### PROMPT 1
According to the excerpt on wheat procurement in Punjab and Haryana, what figure did Balbir Singh Rajewal give as the most that this year's procurement may reach?
### PROMPT 2
Carry on the excerpt on wheat procurement in Punjab and Haryana, picking up after its final sentence.

### PAGE EXCERPT
*****

Financial Express reports that wheat procurement may fall in Punjab and Haryana.
(emphasis mine) [my comment]
Wheat procurement may fall in Punjab, Haryana
Apr 14, 2009 at 0005 hrs IST
Chandigarh: As wheat harvesting began on Monday in Punjab and Haryana on the auspicious day of Baisakhi, experts say that wheat procurement may be below the target as unseasonal rains have flattened crops dampening hopes of a bumper procurement this season.
Significantly, Punjab and Haryana contribute more than 60% of the foodgrain to the central pool and fall in procurement targets may affect the buffer stock.
Harcharan Singh Bains, media adviser to Punjab chief minister confirmed the damage to crop and said that the Punjab government has sanctioned a relief package of Rs 4.77 crore [960 thousand dollars] as natural calamity relief fund to the farmers in the districts of Amritsar, Sangrur, Ludhiana, Moga, Jalandhar and Fatehgarh Sahib in view of damage to standing crops.
About 18,968 acre crops has been affected out of a total wheat crop sown over an area of 23,400 hectare due to untimely rains and hailstorm between March 20 and April 2 this year according to assessment made by the revenue department.
Balbir Singh Rajewal, president, Bharatiya Kisan Union observed that last year the total wheat harvested from Punjab was 157 lakh tonne and procurement from different mandis was 105 lakh tonne. He said that this year procurement may not go beyond 70 lakh tonne. He said farmers in the state had suffered a loss of at least Rs 800 crore [161 million dollars].
Punjab chief minister Parkash Singh Badal has directed state chief secretary Ramesh Inder Singh and financial commissioner (revenue) Romilla Dubey to ensure immediate disbursal of relief funds to farmers whose crops had been damaged due to bad weather in the state.
Haryana's agriculture minister Harmohinder Singh Chatha said that there were reports of damage to crops and the agriculture department officials were monitoring the situation closely. He said that the rain could delay harvesting in some parts.
However, when contacted director, agriculture, Punjab, BS Sidhu said that there was some damage to crop but "no reports of extensive damage to crops had been received so far". He said that "wheat has been sown in over 34.8 lakh hectare of agricultural land this time. I have checked with various areas in Punjab and the crop has not suffered much damage." [Elections are next month in India. This guy is lying through his teeth.]
Thaindian News reports that Punjab and Haryana farmers resent ban on private wheat trade.
Punjab, Haryana farmers resent ban on private wheat trade
March 31st, 2008 - 4:34 pm ICT by admin
By Jaideep Sarin
Chandigarh, March 31 (IANS) As wheat procurement season starts in north India, the farming community in Punjab and Haryana, accounting for over 50 percent of the nation's food grain pool, is up in arms against a central government order banning the private sale of wheat. The government recently said private sale of wheat will not be allowed in both states and farmers can only sell their produce to the government. The order came days ahead of the harvesting season.
Farmers' leaders say the order will cause a loss to farmers of Rs.90 billion in Punjab and Rs.60 billion in Haryana - a combined loss of nearly Rs.150 billion ($3.7 billion).

*****

### GIVEN ENTRIES
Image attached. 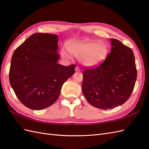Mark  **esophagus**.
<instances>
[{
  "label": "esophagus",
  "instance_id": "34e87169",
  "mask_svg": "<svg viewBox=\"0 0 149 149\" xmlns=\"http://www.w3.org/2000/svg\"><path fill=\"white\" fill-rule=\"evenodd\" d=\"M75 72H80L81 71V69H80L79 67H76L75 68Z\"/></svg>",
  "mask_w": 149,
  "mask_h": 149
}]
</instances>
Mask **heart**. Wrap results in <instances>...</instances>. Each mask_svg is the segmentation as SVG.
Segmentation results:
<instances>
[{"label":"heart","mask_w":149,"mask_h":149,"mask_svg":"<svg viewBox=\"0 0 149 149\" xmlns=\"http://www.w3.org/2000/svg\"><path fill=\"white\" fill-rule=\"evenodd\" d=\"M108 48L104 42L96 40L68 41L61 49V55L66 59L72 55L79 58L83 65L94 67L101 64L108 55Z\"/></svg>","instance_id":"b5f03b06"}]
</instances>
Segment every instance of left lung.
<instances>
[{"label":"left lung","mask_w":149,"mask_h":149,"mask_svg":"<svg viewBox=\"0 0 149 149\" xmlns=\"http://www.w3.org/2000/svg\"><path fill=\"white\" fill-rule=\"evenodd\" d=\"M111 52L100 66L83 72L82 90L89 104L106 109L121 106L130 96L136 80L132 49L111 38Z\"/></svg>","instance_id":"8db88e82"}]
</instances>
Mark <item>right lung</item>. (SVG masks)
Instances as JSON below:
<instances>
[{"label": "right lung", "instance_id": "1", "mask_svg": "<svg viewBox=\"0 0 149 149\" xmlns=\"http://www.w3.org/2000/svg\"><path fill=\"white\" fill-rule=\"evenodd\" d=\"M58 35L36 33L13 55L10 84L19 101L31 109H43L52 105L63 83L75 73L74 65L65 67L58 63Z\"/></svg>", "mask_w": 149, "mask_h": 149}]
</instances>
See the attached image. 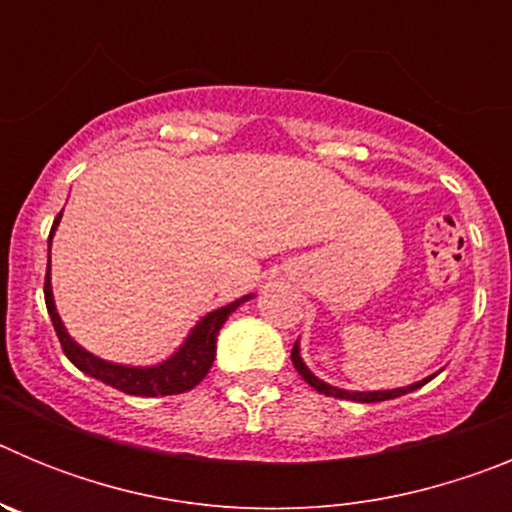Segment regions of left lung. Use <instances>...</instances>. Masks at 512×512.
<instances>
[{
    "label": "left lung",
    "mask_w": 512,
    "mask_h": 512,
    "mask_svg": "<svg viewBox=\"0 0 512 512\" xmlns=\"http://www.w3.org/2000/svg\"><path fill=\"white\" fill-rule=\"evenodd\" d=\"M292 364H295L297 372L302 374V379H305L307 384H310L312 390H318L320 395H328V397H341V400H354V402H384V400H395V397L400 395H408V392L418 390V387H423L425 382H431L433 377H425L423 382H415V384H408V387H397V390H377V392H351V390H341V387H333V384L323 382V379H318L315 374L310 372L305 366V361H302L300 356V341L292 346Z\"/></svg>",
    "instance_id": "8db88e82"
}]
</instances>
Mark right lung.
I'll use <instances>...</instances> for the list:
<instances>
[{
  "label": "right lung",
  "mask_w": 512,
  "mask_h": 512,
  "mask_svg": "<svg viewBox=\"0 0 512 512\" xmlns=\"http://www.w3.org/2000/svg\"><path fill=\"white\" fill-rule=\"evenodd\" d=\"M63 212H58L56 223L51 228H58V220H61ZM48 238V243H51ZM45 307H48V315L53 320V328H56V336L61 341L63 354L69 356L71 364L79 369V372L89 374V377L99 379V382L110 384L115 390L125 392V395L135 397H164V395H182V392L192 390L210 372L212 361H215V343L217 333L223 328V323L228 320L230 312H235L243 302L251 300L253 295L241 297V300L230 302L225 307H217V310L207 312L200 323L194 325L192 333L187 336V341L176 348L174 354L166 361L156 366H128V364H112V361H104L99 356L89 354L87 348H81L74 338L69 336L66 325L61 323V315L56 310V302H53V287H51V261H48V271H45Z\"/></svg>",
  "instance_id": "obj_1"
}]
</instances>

*****

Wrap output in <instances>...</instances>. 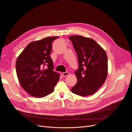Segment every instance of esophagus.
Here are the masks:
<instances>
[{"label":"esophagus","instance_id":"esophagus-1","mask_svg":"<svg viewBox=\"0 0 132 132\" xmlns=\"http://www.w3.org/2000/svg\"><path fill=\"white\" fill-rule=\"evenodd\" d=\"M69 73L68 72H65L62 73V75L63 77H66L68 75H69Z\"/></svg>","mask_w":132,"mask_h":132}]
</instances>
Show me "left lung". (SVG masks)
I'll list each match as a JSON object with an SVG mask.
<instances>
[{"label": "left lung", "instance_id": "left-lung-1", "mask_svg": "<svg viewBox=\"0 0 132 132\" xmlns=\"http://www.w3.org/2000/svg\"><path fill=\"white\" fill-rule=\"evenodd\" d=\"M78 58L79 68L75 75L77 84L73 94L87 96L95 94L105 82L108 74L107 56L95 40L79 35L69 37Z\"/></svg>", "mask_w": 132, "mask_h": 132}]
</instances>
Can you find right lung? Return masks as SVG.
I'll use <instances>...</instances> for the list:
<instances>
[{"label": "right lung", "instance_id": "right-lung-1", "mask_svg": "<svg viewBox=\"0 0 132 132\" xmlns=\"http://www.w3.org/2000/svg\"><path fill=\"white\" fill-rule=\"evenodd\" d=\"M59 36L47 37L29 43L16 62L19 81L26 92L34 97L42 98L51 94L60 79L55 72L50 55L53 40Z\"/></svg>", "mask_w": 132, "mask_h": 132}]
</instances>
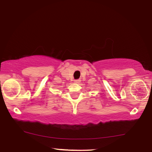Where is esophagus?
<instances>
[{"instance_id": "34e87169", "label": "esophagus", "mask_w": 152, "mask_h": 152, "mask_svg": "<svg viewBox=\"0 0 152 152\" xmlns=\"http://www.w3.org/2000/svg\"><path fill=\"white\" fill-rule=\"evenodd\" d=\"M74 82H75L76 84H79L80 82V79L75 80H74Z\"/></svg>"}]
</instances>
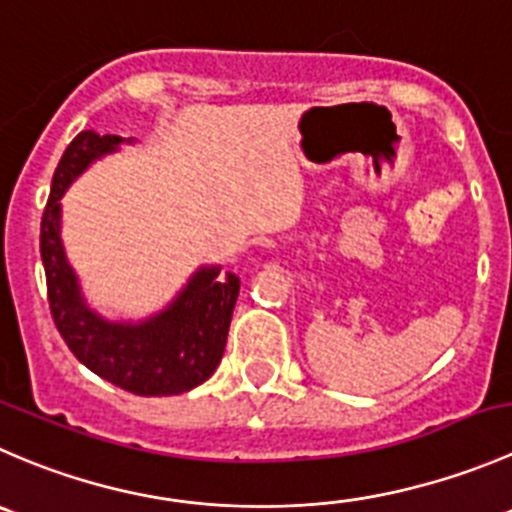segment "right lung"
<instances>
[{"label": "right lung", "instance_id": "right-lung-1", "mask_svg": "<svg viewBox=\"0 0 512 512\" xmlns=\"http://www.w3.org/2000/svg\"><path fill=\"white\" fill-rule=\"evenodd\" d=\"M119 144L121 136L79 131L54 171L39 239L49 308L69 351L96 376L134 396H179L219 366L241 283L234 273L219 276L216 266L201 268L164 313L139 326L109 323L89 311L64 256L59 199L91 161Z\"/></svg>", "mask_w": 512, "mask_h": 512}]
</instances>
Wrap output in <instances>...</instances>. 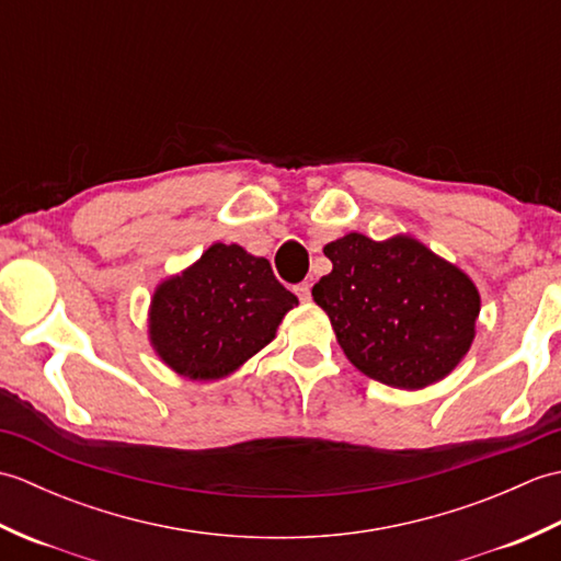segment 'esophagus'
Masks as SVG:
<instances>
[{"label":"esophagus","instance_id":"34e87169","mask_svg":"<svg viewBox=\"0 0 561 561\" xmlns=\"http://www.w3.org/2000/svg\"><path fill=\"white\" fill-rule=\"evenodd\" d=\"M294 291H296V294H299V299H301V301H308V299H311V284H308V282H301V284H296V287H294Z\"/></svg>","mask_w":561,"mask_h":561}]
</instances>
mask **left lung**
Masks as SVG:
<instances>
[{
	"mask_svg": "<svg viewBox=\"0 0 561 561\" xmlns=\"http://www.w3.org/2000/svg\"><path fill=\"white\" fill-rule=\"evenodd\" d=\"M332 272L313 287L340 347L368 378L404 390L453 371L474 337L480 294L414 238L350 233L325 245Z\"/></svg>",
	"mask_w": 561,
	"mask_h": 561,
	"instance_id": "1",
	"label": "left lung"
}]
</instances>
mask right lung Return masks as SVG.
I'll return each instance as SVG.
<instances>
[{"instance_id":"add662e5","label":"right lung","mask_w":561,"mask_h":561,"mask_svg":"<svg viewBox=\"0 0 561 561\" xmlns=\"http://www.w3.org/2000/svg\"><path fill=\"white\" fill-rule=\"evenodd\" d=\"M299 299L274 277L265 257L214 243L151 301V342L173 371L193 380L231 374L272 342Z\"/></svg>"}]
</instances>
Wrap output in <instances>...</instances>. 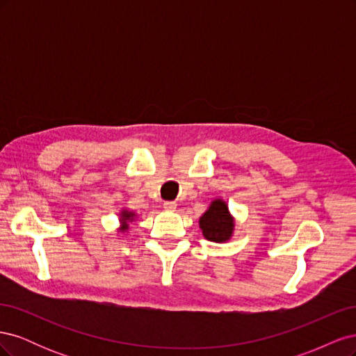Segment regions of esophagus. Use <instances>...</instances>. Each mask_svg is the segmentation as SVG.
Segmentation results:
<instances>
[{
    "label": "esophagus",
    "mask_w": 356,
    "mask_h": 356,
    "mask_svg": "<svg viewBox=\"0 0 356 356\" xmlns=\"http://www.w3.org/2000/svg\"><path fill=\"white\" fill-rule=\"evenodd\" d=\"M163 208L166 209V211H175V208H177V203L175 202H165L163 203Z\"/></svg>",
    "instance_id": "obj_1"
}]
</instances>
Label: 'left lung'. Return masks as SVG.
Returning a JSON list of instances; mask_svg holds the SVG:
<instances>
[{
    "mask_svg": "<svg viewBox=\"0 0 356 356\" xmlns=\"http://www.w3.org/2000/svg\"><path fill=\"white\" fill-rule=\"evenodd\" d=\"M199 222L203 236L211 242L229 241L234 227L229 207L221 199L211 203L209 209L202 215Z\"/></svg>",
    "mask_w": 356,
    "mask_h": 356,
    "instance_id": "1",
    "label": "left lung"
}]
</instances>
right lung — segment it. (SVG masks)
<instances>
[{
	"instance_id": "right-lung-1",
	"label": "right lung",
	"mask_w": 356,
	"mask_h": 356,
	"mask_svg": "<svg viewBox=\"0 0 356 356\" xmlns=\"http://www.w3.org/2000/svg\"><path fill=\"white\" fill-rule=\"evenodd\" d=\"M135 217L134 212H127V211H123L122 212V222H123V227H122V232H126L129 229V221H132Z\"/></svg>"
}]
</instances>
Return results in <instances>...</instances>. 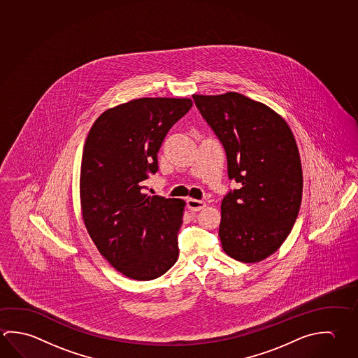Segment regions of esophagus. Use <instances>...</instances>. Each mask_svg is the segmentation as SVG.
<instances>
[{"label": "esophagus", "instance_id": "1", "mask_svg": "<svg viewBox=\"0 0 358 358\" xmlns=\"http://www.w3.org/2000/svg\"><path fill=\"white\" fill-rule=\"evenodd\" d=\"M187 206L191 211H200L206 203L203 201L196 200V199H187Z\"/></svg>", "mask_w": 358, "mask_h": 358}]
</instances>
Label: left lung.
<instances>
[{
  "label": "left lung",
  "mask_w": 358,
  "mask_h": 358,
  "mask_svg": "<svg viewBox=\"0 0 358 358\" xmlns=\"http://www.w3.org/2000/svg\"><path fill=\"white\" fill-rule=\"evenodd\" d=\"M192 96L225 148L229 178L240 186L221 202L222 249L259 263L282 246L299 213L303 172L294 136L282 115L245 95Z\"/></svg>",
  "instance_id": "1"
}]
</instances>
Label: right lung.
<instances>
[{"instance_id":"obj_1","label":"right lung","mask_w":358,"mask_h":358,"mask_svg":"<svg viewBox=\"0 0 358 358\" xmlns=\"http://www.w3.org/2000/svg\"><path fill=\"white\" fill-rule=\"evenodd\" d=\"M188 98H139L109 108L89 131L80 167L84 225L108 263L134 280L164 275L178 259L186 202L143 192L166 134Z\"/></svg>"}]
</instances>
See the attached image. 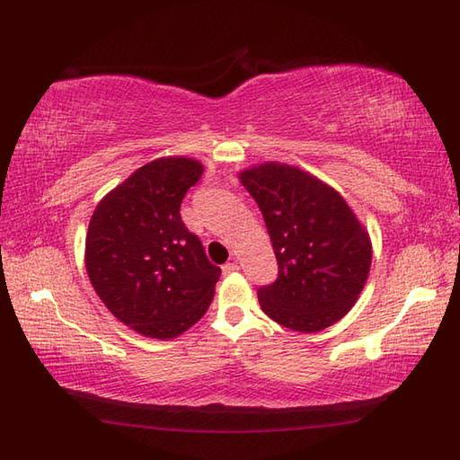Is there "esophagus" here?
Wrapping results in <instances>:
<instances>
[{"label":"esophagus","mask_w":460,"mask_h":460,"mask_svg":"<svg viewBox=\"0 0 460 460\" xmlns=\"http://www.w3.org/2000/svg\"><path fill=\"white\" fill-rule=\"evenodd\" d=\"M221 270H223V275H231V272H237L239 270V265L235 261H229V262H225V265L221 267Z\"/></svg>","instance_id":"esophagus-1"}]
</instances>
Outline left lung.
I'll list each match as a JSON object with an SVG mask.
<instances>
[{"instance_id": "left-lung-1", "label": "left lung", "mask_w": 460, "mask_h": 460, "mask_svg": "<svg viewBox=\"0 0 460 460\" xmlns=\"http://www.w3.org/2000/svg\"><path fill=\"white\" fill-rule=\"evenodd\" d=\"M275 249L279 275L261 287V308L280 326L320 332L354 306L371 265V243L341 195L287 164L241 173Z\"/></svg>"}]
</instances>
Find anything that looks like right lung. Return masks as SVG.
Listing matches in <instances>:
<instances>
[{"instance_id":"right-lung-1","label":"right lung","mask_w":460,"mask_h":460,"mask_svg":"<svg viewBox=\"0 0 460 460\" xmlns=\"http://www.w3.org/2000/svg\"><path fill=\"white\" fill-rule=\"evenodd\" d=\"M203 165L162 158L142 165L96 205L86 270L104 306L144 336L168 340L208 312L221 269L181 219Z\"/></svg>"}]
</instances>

*****

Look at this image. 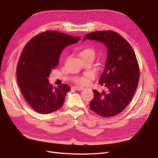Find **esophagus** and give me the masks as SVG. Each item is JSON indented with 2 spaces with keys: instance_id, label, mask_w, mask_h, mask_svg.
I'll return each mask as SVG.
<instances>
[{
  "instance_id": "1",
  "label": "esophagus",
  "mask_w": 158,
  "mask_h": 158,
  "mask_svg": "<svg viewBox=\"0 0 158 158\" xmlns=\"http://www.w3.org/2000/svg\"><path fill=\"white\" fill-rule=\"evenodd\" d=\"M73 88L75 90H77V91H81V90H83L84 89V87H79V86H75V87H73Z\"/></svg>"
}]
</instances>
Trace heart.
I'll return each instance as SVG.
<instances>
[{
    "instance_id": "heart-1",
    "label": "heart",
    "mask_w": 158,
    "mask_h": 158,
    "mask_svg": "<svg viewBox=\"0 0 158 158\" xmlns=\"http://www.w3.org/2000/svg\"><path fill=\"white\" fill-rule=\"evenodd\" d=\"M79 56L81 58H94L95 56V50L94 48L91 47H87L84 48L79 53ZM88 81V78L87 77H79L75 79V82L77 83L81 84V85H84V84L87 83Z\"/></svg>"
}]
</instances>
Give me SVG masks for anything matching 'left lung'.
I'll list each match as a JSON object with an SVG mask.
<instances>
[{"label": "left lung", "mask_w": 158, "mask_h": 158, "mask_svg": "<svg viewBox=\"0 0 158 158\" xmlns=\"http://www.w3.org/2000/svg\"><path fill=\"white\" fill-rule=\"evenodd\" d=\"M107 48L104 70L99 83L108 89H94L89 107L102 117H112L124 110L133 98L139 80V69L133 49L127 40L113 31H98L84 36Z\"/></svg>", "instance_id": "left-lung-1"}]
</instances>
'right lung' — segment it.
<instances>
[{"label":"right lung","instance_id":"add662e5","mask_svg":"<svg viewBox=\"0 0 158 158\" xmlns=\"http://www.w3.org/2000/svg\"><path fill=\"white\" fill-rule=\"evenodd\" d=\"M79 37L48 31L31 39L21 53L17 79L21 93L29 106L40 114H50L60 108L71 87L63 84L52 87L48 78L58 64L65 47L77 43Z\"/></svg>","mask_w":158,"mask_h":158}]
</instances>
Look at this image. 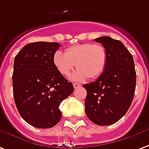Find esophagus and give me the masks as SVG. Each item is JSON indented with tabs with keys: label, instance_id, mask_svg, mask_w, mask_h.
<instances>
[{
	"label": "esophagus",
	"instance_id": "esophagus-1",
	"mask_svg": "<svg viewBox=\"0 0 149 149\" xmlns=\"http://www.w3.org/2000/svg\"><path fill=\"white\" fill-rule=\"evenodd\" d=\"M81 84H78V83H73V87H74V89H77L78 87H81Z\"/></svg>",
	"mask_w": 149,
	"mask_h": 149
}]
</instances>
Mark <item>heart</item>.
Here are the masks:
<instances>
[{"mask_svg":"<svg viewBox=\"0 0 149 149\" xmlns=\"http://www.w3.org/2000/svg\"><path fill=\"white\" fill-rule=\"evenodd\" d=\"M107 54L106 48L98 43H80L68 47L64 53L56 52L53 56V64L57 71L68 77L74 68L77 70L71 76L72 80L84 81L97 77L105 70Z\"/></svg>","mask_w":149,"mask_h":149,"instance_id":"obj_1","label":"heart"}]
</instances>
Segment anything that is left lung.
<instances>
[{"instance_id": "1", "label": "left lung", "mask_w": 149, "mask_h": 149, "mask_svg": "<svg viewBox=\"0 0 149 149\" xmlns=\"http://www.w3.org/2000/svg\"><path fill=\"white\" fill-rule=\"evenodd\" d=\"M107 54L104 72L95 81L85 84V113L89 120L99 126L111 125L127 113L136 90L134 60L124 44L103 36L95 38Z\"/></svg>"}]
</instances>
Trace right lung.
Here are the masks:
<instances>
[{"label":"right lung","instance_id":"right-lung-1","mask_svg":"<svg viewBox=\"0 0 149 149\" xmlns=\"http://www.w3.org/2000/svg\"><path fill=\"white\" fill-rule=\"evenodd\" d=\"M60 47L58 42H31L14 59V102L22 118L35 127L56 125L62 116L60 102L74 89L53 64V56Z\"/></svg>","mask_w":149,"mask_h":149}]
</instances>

*****

### OUTPUT 1
70 lakh tonne.

### OUTPUT 2
The order came following apprehension by government procurement agencies that farmers would opt for private sale of wheat at higher prices instead of the government's minimum support price (MSP) being offered at Rs.1,000 per quintal.
Last year, the procurement of government agencies had fallen short of the target for the country's buffer stock, forcing the government to import wheat at much higher international market rates.
Farmers are getting market value for wheat at Rs.1,600 per quintal from private purchasers. Some farmers have already contracted futures trading with private players who have even offered to pick up the harvested stocks from the fields instead of from the grain markets.
"I have already sold my wheat to a private buyer. There is no going back on my decision. The government has no right to stop me from selling my produce to anyone," Janmeja Singh of Gill village near Ludhiana told IANS.
Private buyers are mostly from the food industry - bread and biscuits makers and their agents. With the food industry growing in recent years, the demand for food grain has also increased.
The official purchase of wheat by government agencies commences April 15 this year. Farmers in Punjab and Haryana
are [were] expected to produce 15 million tonnes and 10 million tonnes of wheat this year.
span>[Now they are expected to produce much, much less.]
Former MP and Bharatiya Kisan Union (BKU) leader Bhupinder Singh Mann is furious with the government for imposing a ban on the sale of wheat to private buyers.
"This ban denies farmers their fundamental right to sell wheat to any one they like or for a better price. This is creating a monopoly for government agencies, which is both illegal and immoral," he said.
"This order is atrocious because it ransacks the fundamental right against exploitation. Clearly scandalous in letter and spirit, this order is primarily aimed to rob farmers and force them to earn less," Mann told IANS.
Farmers say that they are being forced to pay a huge price every year to keep the country's food grain demand in order.
"Why should people who get good salaries not pay for the extra price that farmers are getting from the open market?" asked agriculturist Harjit Singh of Samrala.
Scores of farmers will assemble here Wednesday to protest the government order. The BKU has already written to several chief ministers, MPs from both states and legislators to pursue the matter with the government and save farmers.
Procurement officials say that the government is also justified in disallowing sale of wheat to private players so that government stocks do not fall short of targets.
"We have to think of the country's buffer stocks," one official who did not want to be named pointed out.
Daily Times reports that Punjab likely to ban wheat transportation.
Thursday, April 09, 2009
Achievement of procurement target: Punjab likely to ban wheat transportation
By Nauman Tasleem
LAHORE: The Punjab government is all set to ban inter-district and inter-provincial transportation of wheat for achieving the procurement target and ensuring availability of roti at subsidised rates, sources told Daily Times on Wednesday.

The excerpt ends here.